Alas, some humorless bureaucrat who is obviously not getting any has set out to make life more difficult for love hotels in Tokyo. Already hurting from the recession, new legislation has been enacted to tax love hotels more heavily and (effectively) prevent the construction of new ones. And just how do Japanese bureaucrats distinguish a non-love hotel from a love hotel, I hear you ask? The logic is as obvious as it is boggling: any hotel with a condom vending machine in the lobby is now considered a love hotel. Hooray for bureaucracy and STDs!
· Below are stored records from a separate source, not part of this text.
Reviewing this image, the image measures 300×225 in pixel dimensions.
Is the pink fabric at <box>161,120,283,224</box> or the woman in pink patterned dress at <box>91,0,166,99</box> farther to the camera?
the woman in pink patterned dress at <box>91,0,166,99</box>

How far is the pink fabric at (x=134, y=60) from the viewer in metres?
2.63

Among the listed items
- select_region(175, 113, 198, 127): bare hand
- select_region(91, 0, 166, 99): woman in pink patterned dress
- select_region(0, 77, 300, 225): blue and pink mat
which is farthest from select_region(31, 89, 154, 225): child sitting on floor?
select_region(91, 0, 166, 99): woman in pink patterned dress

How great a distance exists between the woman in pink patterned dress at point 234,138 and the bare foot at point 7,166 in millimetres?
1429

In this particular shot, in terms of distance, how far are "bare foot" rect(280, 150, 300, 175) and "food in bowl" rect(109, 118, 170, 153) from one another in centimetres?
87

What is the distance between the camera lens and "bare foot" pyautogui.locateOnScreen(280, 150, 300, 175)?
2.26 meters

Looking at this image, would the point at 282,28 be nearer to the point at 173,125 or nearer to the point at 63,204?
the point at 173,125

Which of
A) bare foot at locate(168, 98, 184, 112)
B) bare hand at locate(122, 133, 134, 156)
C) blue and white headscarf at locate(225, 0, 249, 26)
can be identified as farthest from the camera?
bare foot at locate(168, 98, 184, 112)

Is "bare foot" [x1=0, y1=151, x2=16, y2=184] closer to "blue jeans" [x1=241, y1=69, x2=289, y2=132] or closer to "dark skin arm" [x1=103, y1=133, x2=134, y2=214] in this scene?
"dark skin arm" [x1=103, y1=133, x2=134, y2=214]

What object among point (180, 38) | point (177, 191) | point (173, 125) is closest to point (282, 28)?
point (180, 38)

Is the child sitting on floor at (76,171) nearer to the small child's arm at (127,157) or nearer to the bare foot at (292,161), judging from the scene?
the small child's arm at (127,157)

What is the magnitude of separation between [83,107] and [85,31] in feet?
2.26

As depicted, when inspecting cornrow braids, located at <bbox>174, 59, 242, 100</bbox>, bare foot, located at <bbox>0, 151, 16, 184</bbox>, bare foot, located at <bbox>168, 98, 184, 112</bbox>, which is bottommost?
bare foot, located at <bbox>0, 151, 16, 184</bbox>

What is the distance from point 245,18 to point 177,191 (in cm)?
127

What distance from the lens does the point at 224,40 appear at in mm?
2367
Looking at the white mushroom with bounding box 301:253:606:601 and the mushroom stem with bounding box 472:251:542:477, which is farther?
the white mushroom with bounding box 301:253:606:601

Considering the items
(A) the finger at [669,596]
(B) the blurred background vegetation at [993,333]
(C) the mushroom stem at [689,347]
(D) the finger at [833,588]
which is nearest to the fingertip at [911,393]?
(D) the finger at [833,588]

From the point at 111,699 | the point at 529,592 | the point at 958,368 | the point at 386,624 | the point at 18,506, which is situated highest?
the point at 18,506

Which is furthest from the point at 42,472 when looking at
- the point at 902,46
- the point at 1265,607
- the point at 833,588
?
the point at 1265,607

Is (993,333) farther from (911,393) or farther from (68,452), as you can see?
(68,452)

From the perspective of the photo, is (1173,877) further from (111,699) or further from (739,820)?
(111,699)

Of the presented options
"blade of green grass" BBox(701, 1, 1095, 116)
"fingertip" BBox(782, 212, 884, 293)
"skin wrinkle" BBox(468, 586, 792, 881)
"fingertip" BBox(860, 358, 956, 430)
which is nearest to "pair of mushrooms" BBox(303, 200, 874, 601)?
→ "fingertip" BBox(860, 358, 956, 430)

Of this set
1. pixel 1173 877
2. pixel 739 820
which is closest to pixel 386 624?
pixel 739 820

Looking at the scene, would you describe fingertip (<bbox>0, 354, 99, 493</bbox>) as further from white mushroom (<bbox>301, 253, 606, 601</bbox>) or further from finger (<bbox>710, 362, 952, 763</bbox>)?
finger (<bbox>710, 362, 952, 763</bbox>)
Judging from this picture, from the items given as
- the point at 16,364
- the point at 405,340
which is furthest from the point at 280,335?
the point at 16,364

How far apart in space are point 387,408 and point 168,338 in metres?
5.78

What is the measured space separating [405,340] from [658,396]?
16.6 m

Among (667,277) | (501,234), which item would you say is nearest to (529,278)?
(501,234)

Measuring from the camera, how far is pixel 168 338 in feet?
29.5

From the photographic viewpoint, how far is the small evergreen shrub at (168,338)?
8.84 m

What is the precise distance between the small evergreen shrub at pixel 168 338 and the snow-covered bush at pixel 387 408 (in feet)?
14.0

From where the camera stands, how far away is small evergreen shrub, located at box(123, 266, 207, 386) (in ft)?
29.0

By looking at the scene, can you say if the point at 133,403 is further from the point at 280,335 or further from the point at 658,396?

While the love hotels may be filled with wholesome family entertainment like pink Hello Kitty vibrating beds and fully-equipped S&M dungeons, there is no Kabuki-cho-type sleaze whatsoever in Dogenzaka itself. (If you insist, you can find some nearby at the amusingly named La Ruelle de la Lettre d'Amour -- the Alley of the Love Letter, and yes, that is French -- itself worthy of a writeup.) Instead, mixed in with the love hotels are a number of good clubs, and nearly all of them of the "underground music" variety. First and foremost in my book is Tokyo's first shot at a superclub, Womb, a featureless concrete monolith with a gargantuan three-story dance floor inside. Club Asia mostly features live eclectic (non-Japanese) world music with a weekly excursion into psychedelic trance, while ON AIR WEST and ON AIR EAST cater largely to fans of rock and alternative.